*** Supplied material ***
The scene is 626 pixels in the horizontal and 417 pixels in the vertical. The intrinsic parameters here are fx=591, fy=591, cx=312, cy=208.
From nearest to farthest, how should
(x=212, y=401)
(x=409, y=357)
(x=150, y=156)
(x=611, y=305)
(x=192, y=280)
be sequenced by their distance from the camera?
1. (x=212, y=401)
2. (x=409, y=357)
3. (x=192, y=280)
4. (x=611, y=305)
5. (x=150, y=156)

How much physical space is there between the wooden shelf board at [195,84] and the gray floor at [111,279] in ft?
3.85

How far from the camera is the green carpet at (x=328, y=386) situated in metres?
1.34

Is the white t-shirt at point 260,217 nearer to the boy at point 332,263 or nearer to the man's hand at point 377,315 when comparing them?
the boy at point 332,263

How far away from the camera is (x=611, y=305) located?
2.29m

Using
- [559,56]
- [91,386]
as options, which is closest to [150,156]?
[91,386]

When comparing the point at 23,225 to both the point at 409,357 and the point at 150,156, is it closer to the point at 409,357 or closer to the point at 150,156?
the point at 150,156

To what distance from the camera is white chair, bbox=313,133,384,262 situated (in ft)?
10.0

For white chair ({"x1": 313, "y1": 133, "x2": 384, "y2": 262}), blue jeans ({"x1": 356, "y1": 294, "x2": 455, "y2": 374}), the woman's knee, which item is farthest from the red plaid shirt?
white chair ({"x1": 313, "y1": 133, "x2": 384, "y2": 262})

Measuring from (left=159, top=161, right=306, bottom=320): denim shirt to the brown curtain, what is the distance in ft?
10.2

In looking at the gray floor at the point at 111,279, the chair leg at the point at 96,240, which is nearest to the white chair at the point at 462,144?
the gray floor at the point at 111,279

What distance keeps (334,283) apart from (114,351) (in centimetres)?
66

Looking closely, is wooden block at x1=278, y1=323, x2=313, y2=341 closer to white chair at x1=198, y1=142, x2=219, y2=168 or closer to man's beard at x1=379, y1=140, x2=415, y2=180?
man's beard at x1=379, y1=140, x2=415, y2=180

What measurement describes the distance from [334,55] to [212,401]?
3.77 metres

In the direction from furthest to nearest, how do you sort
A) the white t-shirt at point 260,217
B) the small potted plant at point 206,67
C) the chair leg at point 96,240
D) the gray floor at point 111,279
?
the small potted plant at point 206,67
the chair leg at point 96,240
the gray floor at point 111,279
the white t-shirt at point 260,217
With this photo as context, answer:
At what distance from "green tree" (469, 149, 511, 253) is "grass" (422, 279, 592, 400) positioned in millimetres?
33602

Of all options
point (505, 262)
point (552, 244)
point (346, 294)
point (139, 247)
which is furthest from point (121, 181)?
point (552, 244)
***
--- What is expected ---
Can you reproduce the whole listing above word for word, from its first line to its last?

--- Correct output ---
The scene is 626 pixels in the horizontal and 417 pixels in the vertical. The intrinsic parameters here are fx=591, fy=591, cx=312, cy=208.
From nearest to farthest, how should
(x=212, y=401)
(x=409, y=357)
(x=150, y=156)
(x=611, y=305)
(x=192, y=280)
be sequenced by their distance from the camera?
1. (x=212, y=401)
2. (x=409, y=357)
3. (x=192, y=280)
4. (x=611, y=305)
5. (x=150, y=156)

How much physical space is there between the wooden shelf board at [195,84] and the gray floor at [111,279] in ft?
3.85

How far from the camera is the green carpet at (x=328, y=386) situated in metres?
1.34

Is the white t-shirt at point 260,217 nearer to the boy at point 332,263 or nearer to the man's hand at point 377,315 when comparing them?
the boy at point 332,263

How far away from the camera is (x=611, y=305) located?
2.29m

Using
- [559,56]
- [91,386]
as options, which is closest to [150,156]?
[91,386]

When comparing the point at 23,225 to both the point at 409,357 and the point at 150,156, is it closer to the point at 409,357 or closer to the point at 150,156?
the point at 150,156

To what distance from the camera is white chair, bbox=313,133,384,262 situated (in ft)?
10.0

For white chair ({"x1": 313, "y1": 133, "x2": 384, "y2": 262}), blue jeans ({"x1": 356, "y1": 294, "x2": 455, "y2": 374}), the woman's knee, which item is farthest from the red plaid shirt?
white chair ({"x1": 313, "y1": 133, "x2": 384, "y2": 262})

Measuring from (left=159, top=161, right=306, bottom=320): denim shirt to the brown curtain, what is the distance in ft?
10.2

In looking at the gray floor at the point at 111,279, the chair leg at the point at 96,240, which is nearest to the white chair at the point at 462,144?
the gray floor at the point at 111,279

What distance keeps (334,283) apart from (114,351) (in centimetres)?
66

Looking closely, is wooden block at x1=278, y1=323, x2=313, y2=341 closer to white chair at x1=198, y1=142, x2=219, y2=168 or closer to man's beard at x1=379, y1=140, x2=415, y2=180?
man's beard at x1=379, y1=140, x2=415, y2=180

What measurement describes the distance from [334,55] to [212,401]?
3.77 metres

In the direction from furthest to nearest, how do you sort
A) the white t-shirt at point 260,217
B) the small potted plant at point 206,67
C) the chair leg at point 96,240
D) the gray floor at point 111,279
?
the small potted plant at point 206,67
the chair leg at point 96,240
the gray floor at point 111,279
the white t-shirt at point 260,217
With this photo as context, answer:
At what distance from "green tree" (469, 149, 511, 253) is "grass" (422, 279, 592, 400) positioned in millimetres?
33602

Of all options
point (505, 262)
point (552, 244)
point (346, 294)
point (139, 247)
which is furthest from point (121, 181)?
point (552, 244)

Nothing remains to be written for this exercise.